In my book, it provides a sample about cross-validation.
housing<-read.table("http://www.jaredlander.com/data/housing.csv",sep=",",header=TRUE,stringAsFactors=FALSE)
names(housing)<-c("neighborhood","class","units","yearbuilt","sqft","income","incomepersqft","expense","valuepersqft","boro")
cv.work<-function(fun,k,data,cost=function(y,yhat)mean((y-yhat)^2),response="y",...)
+ {folds<-data.frame(Fold=sample(rep(x=1:k,length.out=nrow(data))),Row=1:nrow(data))
+ error<-0
+ for(f in 1:max(folds$Fold))
+ {
+ theRows<-folds$Row[folds$Fold==f]
+ mod<-fun(data=data[-theRows,],...)
+ pred<-predict(mod,data[theRows,])

§ RECORDED DATA:
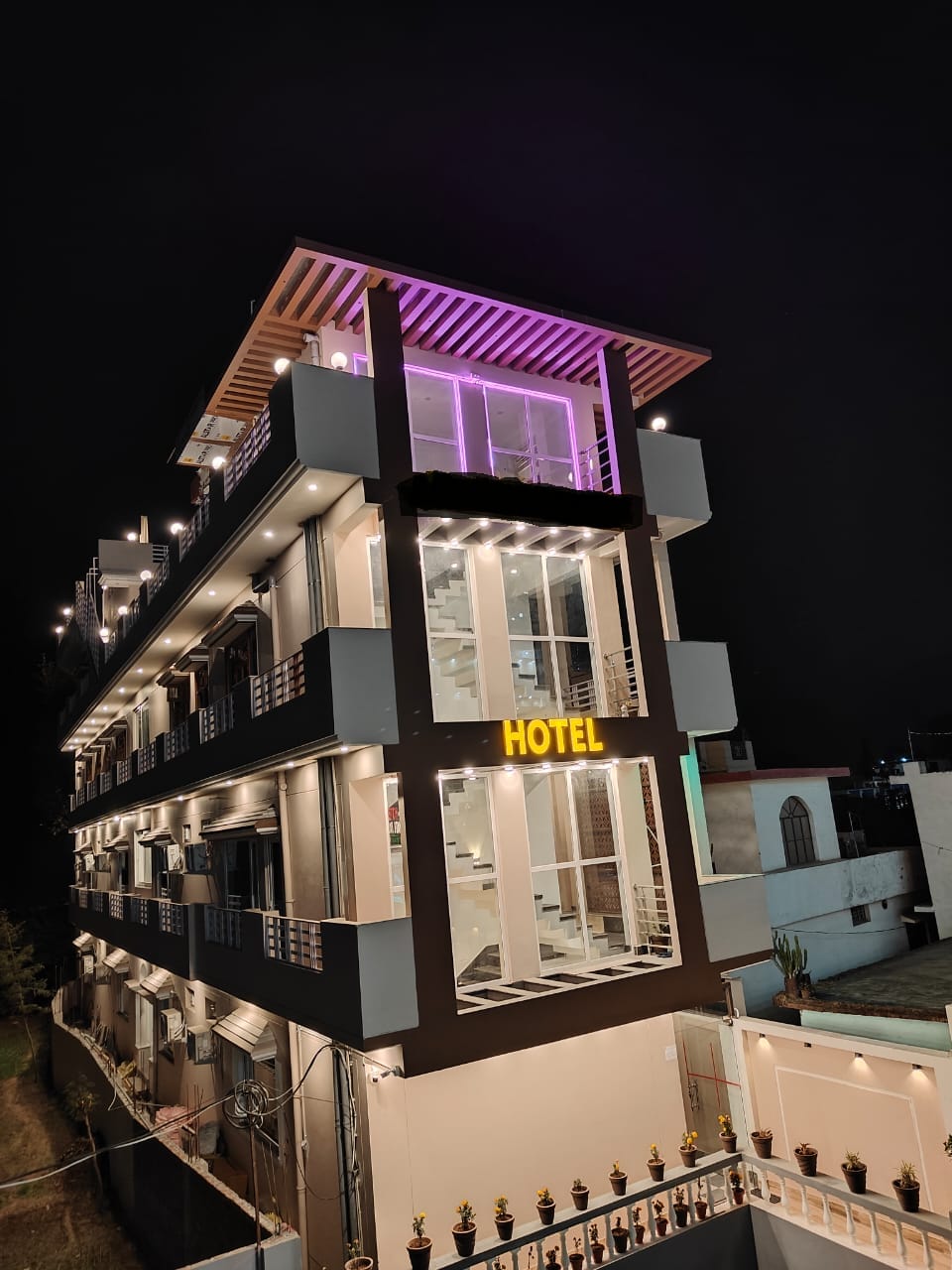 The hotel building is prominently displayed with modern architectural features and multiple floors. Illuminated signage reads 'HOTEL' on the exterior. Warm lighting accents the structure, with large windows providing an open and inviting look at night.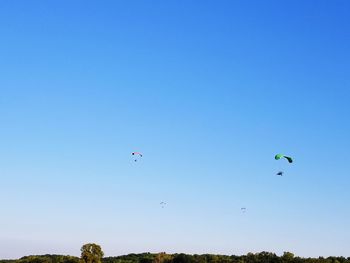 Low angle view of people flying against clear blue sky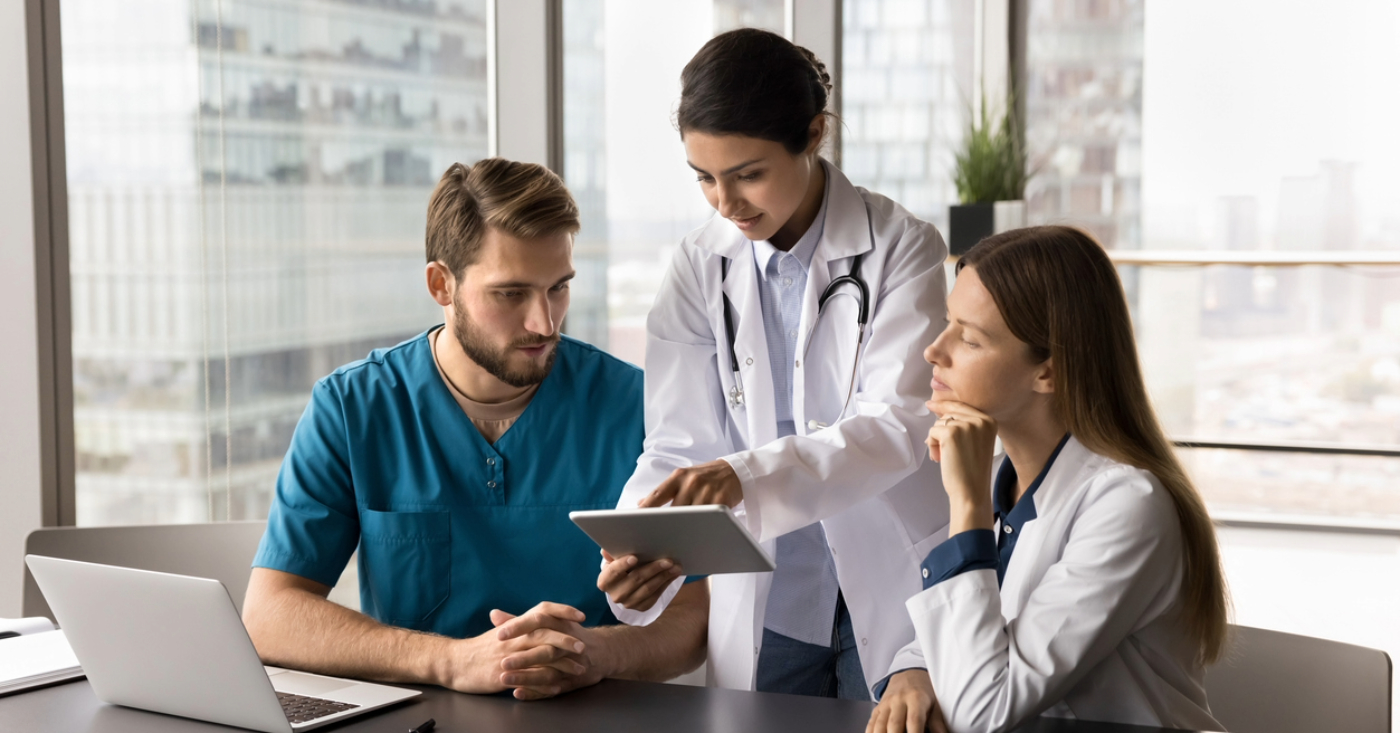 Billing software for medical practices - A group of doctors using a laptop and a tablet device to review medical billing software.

§ WHAT TO WORK ON:
**1)** Does the cross-validation post support each statement? Answer yes or no for each, and quote the deciding words from the post. (a) The housing data is read with a comma as the separator. (b) The error variable starts at 1. (c) The default response is "y".
**2)** Repeat the part of the cross-validation post that opens with the words containing "In my book, it" and closes with "for(f in 1:max(folds$Fold))".
**3)** Go on with the cross-validation post from where it stops.
The listing has no role in this work.

§ PER-TASK ANSWERS:
**1)**
(a) Yes: sep=","
(b) No: error<-0
(c) Yes: response="y"

**2)**
In my book, it provides a sample about cross-validation.
housing<-read.table("http://www.jaredlander.com/data/housing.csv",sep=",",header=TRUE,stringAsFactors=FALSE)
names(housing)<-c("neighborhood","class","units","yearbuilt","sqft","income","incomepersqft","expense","valuepersqft","boro")
cv.work<-function(fun,k,data,cost=function(y,yhat)mean((y-yhat)^2),response="y",...)
+ {folds<-data.frame(Fold=sample(rep(x=1:k,length.out=nrow(data))),Row=1:nrow(data))
+ error<-0
+ for(f in 1:max(folds$Fold))

**3)**
+ error<-error+cost(data[theRows,response],pred)*(length(theRows)/nrow(data))
+ }
+ return(error)
+ }
cv1<-cv.work(lm,5,housing,response = "valuepersqft",formula=valuepersqft~units*sqft+boro)
I repeat the book's code but get the different result and another problem is that the numeric result of cv1 will change when I repeat cv1.
So why the same codes and same dataset will produce different numbers.
Thanks!